Your task: Please copy word for word the stretch of the text headed "Would I lie to you?" below, from "Of course not" through "Alan Davies' involvement.".

━━ Selected extract

Would I lie to you?

I often spend my evenings indulging in either profound discussions or amusing flights of fancy with my house boy Angelo, as he presses and hangs my dinner jacket or fixes a gin pahit.

It does not always end well.

Last Tuesday, things got heated when I argued Goethe's Heinrich Faust was based on the real life of itinerant German Renaissance alchemist Johann Georg Faust.

Angelo would not have a bar of that: he insisted the character was based on the works of Austrian Jesuit priest and theologian Jacob Bidermann, and would not budge.

Then he claimed Goethe's treatises on botany were amateur, and described his plays as ''frigid''.

I was furious.

Of course not all evenings end in the sort of frosty silence that most certainly ensued that day.

One of our favourite games is to develop an imagined situation involving one of our favourite authors.

Just this weekend, for instance, I asked Angelo what he thought W. Somerset Maugham's favourite British comedy panel show would be, if, of course, the world's finest short story writer were alive today.

Angelo said it would probably be QI, what with Stephen Fry being the host and Alan Davies' involvement.

━━━━
━━ Given entries

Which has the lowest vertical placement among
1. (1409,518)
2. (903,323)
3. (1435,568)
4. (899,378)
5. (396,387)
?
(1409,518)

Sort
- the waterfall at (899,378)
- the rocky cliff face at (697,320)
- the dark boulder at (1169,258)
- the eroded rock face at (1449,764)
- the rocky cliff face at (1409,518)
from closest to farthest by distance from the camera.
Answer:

━━━━
━━ Given entries

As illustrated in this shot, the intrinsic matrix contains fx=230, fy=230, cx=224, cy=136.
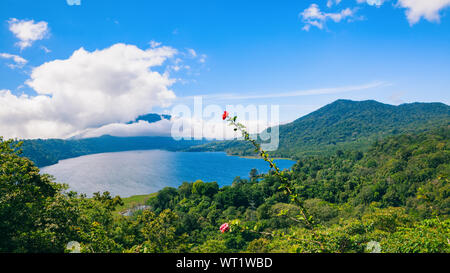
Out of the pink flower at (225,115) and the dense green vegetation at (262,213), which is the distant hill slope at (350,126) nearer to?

━━━━

Result of this task:
Of course not all evenings end in the sort of frosty silence that most certainly ensued that day.

One of our favourite games is to develop an imagined situation involving one of our favourite authors.

Just this weekend, for instance, I asked Angelo what he thought W. Somerset Maugham's favourite British comedy panel show would be, if, of course, the world's finest short story writer were alive today.

Angelo said it would probably be QI, what with Stephen Fry being the host and Alan Davies' involvement.